Soalnya yang saya benci dari kucing ya ndusel-nduselnya itu, jijik sumpah. Pokoknya tipe yang talk less do more gitu, haha. Kayak kalau lapar lansung gigit majikannya, itu dulu ya. Sekarang Simar sudah bisa menghormati yang punya rumah, karena kalau lapar dia nggak lansung nyakar lagi tapi ngomong pake matanya gitu, ngerti kan maksudnya.
Tapi, etapi sesuka apa pun saya pada Simar, perkara bersihin kandang Simar sih tetap no way alias ogah, hahaha. Jijik tetap, bau juga, nggak mau lah intinya, wkwk.
Kalau dipikir-pikir lagi, baru kali ini lho saya bahas kucing even bukan pecinta kucing, karena saya cintanya kamu, hueek. Hahaha. Oh ya, selain bahasin Simar saya juga mau bahas diri saya sendiri yang udah kayak orang gila lagi saking stress-nya di rumah aja. Oke, yang nyuruh gue bersyukur sini lo, biar gue apain ya? Hahaha.

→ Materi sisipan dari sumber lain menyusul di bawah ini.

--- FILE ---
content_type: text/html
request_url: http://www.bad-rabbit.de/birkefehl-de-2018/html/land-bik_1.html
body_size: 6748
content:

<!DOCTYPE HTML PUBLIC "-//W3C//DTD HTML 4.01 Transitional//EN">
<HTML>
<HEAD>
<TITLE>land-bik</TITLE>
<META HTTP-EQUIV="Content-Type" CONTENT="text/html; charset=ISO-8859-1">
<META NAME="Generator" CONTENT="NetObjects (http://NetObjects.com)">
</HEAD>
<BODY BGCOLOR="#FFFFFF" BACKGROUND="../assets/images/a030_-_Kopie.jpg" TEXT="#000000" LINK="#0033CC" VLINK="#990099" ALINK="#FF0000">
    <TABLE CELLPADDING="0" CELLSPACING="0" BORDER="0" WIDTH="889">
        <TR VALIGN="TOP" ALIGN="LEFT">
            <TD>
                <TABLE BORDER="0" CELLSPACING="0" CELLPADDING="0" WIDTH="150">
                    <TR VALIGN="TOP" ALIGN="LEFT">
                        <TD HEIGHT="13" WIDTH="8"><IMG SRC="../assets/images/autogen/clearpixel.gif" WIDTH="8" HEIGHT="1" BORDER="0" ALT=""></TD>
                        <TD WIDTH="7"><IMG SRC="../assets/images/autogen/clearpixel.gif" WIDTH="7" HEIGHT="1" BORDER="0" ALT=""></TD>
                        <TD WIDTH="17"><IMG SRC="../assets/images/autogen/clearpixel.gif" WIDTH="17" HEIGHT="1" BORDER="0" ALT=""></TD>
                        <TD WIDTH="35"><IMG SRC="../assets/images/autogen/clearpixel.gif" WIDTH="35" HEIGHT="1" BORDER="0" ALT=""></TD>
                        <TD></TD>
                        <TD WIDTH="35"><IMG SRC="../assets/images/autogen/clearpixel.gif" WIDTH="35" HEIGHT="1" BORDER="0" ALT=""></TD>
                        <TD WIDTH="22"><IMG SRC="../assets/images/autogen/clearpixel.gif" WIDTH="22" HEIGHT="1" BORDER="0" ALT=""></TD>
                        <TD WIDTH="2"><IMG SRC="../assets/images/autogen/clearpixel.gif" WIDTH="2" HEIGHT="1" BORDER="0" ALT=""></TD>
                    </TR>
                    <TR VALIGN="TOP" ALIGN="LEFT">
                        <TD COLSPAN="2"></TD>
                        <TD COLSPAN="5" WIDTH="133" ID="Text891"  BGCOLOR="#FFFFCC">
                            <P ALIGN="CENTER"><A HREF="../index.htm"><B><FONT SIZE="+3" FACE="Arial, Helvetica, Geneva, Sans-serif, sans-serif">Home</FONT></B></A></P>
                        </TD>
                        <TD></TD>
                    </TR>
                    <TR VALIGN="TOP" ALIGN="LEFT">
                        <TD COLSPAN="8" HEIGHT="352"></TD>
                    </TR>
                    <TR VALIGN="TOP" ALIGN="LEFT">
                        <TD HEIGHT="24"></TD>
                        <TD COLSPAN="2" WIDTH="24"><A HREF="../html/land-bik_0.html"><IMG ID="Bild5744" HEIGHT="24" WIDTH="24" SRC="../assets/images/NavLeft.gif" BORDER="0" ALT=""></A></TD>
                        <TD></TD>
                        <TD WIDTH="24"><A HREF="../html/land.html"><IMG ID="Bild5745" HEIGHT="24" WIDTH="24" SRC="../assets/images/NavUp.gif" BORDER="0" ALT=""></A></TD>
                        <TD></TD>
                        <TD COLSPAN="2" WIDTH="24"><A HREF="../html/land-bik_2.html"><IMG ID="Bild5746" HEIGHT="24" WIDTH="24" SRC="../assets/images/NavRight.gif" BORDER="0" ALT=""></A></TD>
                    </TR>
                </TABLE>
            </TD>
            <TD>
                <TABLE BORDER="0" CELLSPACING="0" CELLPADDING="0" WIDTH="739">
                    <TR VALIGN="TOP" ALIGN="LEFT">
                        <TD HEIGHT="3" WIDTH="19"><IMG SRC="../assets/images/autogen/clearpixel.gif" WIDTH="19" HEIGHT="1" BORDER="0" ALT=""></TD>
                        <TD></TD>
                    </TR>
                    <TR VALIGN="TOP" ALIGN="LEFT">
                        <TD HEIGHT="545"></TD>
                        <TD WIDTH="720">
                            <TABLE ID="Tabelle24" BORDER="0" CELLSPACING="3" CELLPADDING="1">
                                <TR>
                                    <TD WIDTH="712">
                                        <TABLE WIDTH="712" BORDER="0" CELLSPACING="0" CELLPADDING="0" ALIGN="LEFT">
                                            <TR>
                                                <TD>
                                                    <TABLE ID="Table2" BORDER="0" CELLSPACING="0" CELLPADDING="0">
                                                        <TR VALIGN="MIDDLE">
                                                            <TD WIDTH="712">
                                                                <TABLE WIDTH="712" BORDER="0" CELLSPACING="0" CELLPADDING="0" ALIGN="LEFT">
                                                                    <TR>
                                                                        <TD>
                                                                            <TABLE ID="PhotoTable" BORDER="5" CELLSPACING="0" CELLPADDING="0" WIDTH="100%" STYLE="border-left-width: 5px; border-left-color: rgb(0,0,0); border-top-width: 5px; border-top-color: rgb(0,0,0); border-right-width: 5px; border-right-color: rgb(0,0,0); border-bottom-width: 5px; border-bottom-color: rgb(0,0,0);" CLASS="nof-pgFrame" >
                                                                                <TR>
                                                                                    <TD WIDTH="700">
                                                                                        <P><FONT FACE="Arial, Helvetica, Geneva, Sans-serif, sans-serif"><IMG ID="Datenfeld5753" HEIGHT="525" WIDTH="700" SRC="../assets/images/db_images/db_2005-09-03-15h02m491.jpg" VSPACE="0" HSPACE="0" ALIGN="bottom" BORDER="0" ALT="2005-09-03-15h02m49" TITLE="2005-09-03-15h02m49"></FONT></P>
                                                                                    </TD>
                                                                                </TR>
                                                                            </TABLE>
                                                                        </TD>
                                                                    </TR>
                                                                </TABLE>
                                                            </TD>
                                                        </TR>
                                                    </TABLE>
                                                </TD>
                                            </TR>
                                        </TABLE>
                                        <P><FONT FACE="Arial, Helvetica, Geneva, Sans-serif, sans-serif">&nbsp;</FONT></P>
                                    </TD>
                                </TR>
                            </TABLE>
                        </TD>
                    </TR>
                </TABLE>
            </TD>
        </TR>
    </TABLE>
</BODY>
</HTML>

Ya intinya bersyukur itu pasti, tapi percaya nggak percaya ada titik-titik yang membuat kita sebagai manusia jenuh dan mulai mikir yang iya-iya.
Karena terlepas dari apapun nggak ada yang benar-benar tahu, kapan pandemi ini akan berakhir. Kuncinya itu vaksin-nya masih dalam proses, jadi hal yang dapat kita lakukan itu cuma berharap, positive thinking, dan menjaga mental kita supaya baik-baik aja.
Masalahnya dalam upaya membaik-baikan diri sendiri adaaaa aja nanti masalahnya. Yaudah lah ya, namanya juga hidup. Hidup gue emang nggak jauh-jauh dari curhat hahahaha. Oke gais, sekian dulu deh, semoga tetap sehat fisik maupun mental ya. See ya!